Massenet n’a pas abandonné dans Ariane — et il faut l’en féliciter — les qualités si séduisantes qui distinguent d’entre toutes sa musique, ni le charme délicieux qu’il a prodigué dans ses partitions. Cependant, on peut dire qu’ici, et quels que soient les sentiments exprimés, le dessin mélodique, les harmonies, les rythmes et même les sonorités orchestrales revêtent un caractère d’élévation et de fermeté tout à fait particulier ; et s’il fallait convenir que cette haute allure, cette dignité d’accent ne se maintiennent pas constamment, c’est à certaines subtilités du poème qu’il faudrait en attribuer la cause.
Cette belle et vigoureuse tenue musicale se manifeste, dès le premier acte, dans le récit de Pirithoüs, le rude compagnon d’armes de Thésée, — et ne fléchit plus malgré la douceur de l’invocation à Cypris, malgré la tendre véhémence du dialogue d’Ariane, et de Phèdre ; de même, dans la description du combat contre le Minotaure et dans le finale d’une si éclatante allégresse, les lignes et les rythmes ne cessent pas d’accuser une fermeté et une franchise absolues.

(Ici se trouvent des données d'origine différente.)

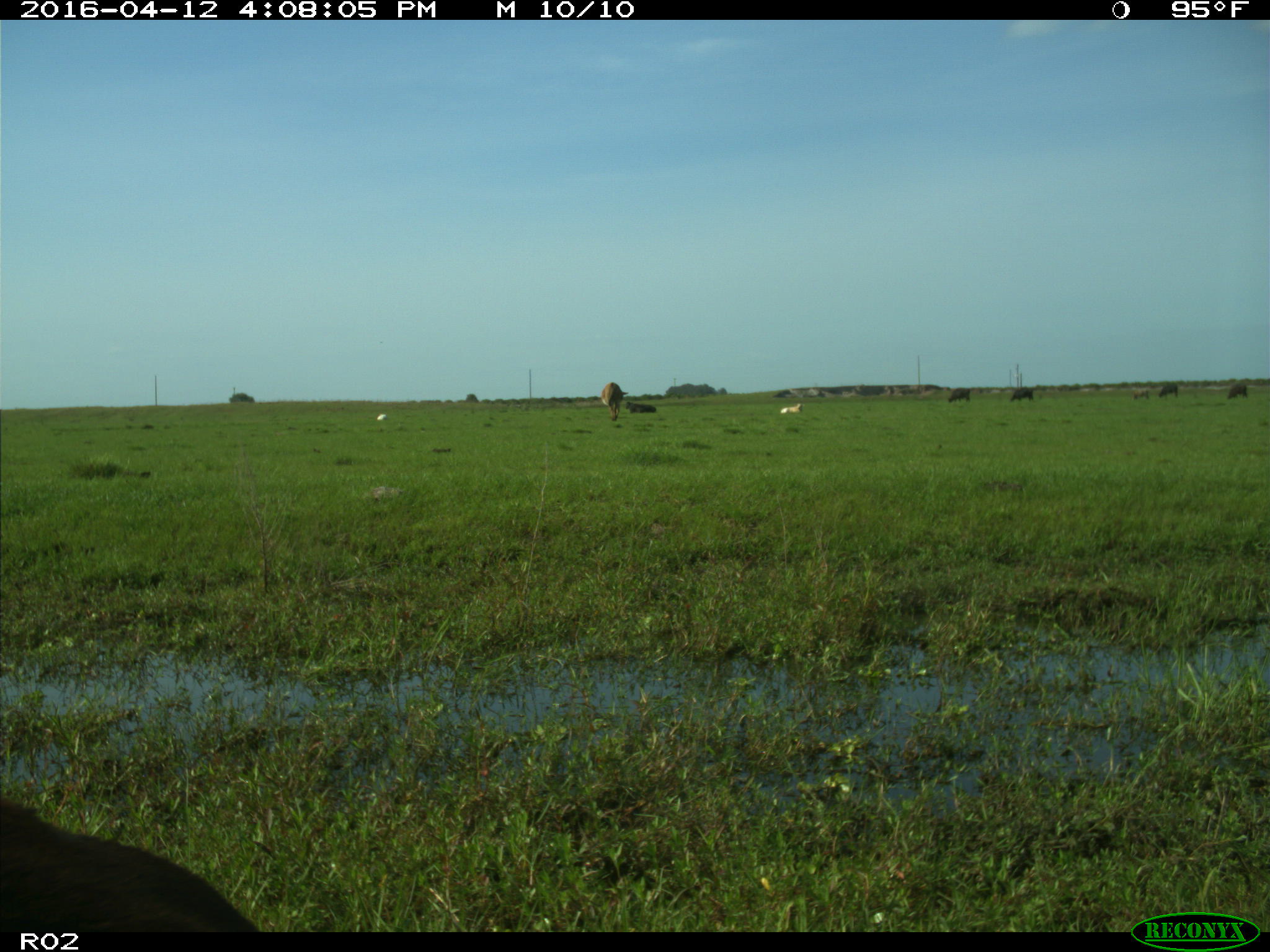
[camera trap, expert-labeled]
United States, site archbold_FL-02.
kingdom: Animalia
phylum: Chordata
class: Mammalia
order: Artiodactyla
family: Bovidae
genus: Bos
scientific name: Bos taurus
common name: domestic cow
Bos taurus (domestic cow).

J’ai déjà dit que l’action dramatique restait suspendue pendant toute la durée du second acte ; la musique se répand d’autant plus librement et peut traduire, sans que rien l’interrompe — hormis la tempête, — le charme de la nuit et le bercement des flots.
Mais c’est le troisième acte qui contient la meilleure part d’inspiration et d’intérêt. Le conflit passionné s’y resserre et s’y dénoue tragiquement ; pour exprimer les ardeurs de Thésée, le trouble de Phèdre et la douleur d’Ariane, Massenet a trouvé des accents sincères, vibrants, enflammés et véritablement émouvants. Mais parmi ces déchaînements de sentiments intenses, parmi ces cris d’amour, de délire et de fièvre, je voudrais signaler les strophes d’un contour si pur et d’une expression si touchante : « Ariane aux cheveux de brume et d’or... » Après cette courte et délicieuse page, après l’ardente et dramatique péroraison du duo de Phèdre et de Thésée, après le saisissant chœur funéraire, si l’acte pouvait finir, il finirait sur un éclatant triomphe.
Dans l’acte de l’Enfer, l’uniformité du rythme et la gravité de la musique créent, dès le début, une atmosphère lourde, pesante de tout le poids de l’éternité ; alternant avec les voix des âmes, Perséphone chante sur ce rythme implacable des stances d’une tristesse poignante.
Mais pourquoi faut-il qu’un ballet, si court qu’il soit, vienne altérer la solennelle mélancolie de ce tableau ? Le poétique cortège des Grâces suivies d’Ariane n’établissait-il pas un suffisant contraste ?
À l’exception de l’épisode des roses, la fin de cet acte reste en parfaite conformité de style avec l’acte tout entier, si impressionnant.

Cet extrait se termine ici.